Yesterday’s meeting of the IIAR heard initial results from its Analyst of the Year survey. Only the first results are in. Although the data don’t show very strong patterns, there are some interesting trends. For example, some firms get both strong and weak scores for influence and quality. What’s interesting is the ratio between the two.
David made the suggestion that there’s an opportunity to do a sort of ‘net promoter score‘ in which we subtract the negative score from the positive. That’s an approach that has been used before (and by the IIAR, here) but is not widespread in the analyst relations world. Much of the world in developing understanding of net promoter methods has been done by academics such as Mark Ritson, who taught me at London Business School.
That discussion, and a heated debate over ethics in the analyst industry, brought me back to the notion of best practice. What is the relationship between what is done in the ‘real world’ versus what rigorous research, by academic and others, shows to be best? Our friends at Sage Circle seem to feel that one must choose between them: One of their three guiding principles is to make “real world best practice and not focus on academic-style best practices“.
In our opinion, it’s mistaken to take the standpoint that what is actually being done by practitioners is, from first principles, better or worse than what academic-style research suggests is better.
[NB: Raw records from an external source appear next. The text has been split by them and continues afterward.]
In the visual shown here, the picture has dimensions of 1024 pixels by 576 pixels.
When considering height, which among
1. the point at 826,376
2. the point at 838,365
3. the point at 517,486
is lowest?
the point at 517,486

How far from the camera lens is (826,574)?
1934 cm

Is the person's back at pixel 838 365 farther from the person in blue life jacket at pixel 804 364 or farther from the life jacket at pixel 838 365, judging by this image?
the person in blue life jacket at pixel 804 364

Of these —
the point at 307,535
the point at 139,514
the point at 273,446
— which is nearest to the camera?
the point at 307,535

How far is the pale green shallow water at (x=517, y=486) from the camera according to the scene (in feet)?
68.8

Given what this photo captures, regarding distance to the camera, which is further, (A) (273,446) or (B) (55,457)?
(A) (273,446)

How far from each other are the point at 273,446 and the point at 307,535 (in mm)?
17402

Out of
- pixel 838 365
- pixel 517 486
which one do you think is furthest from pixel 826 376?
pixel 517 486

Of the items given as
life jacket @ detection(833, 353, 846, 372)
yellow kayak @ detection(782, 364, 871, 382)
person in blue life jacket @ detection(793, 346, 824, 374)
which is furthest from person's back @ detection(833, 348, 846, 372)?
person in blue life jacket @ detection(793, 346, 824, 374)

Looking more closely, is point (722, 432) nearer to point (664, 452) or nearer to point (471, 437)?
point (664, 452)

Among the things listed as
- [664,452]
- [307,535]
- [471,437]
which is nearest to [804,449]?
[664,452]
- First, what is seen as being best practice in current analyst relations operations could have problems. Something is not best simply because something is commonly used. For example, it is common to stretch the budget of analyst events so as to maximize the attendance. The logic behind that is ‘analyst hours per dollar’. With this reasoning, which some call best practice, a seven-hour event with 50 analysts is twice as good as an event with 25 analysts that costs the same. The first event gets the vendor 350 analyst hours; the latter is 175. A few vendors will even turn that into cash. If an analyst otherwise costs $200 an hour to hire, then the first event has ‘made’ the firm $70,000 of analyst time, versus $35,000. What this missed out is the greater favourability of the experience for the most influential analysts if half the number of analysts are competing for vendor time. Normally, spreading time across fewer analysts is better.
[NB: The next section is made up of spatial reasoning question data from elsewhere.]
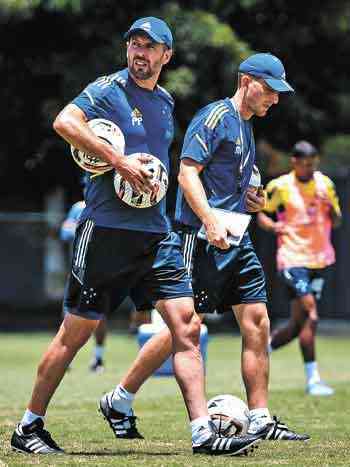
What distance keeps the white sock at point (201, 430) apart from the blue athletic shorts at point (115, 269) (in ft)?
2.37

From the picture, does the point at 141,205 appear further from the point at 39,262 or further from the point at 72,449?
the point at 39,262

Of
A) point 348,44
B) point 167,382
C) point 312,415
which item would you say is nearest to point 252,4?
point 348,44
- Second, much of what presents itself as ‘best practice’ is simply benchmarking against what is most commonly looked for and found. Many surveys about analyst relations effectiveness, for example, ask about techniques (how different forms of content, information tools and channels are used, for example). In fact, the effectiveness of analysts relations is more strongly connected to a number of emotional variables that many AR manager fight shy of thinking about, including how candid analysts feel the the vendor is. Current practice is to under-emphasize the emotional aspect of the relationships, and instead to focus on information transactions.
- Third, ‘real world’ is often cautious and retrospective. Where does this idea of ‘real world’ best practice come from? It’s not very open to objective or rational debate, and produces paradigm blindness. There’s a kind of common sense that dictates the contents of this body of knowledge. It’s based on what the ‘leading’ vendors do, but this causes a certain reversion to the mean. If your company uses a tactics which is not seen as ‘real world best practice’ then a pressure get set up for you to stop doing it, even if it’s effective.
- Fourth, what is best practice is wrong for your firm? For example, there’s a lot of discussion about how vendors should allocate their resources to web 2.0 strategies. However, for some vendors the right choice is to not do so.
- Fifth, what would result from assuming that the findings of academic-style research are inferior to what is seen as best-practice in the real world? We would lose a valuable opportunity to validate our assumptions, and we would avoid information that challenged us to improve.
The reality is that, while working in best-practice ways is safe, real competitive advantage can also come from providing a distinct and different experience. Using effective methods that are not wide-spread, and looking for effective methods that run against the common sense of the AR profession, can give firms a great competitive advantage. Great AR need not be bland and average. However, the struggle to match your competitors’ AR practice can simply make your AR program dull and ineffective.
To return to the start, this is also the moral of the Analyst of the Year competition. The ‘best’ analysts are not those who conform to the mainstream; nor do they conform with each other. They take distinctive approaches that ring true with their individual personalities and brand values. Can we really so so sure that the same cannot also be said of analyst relations approaches?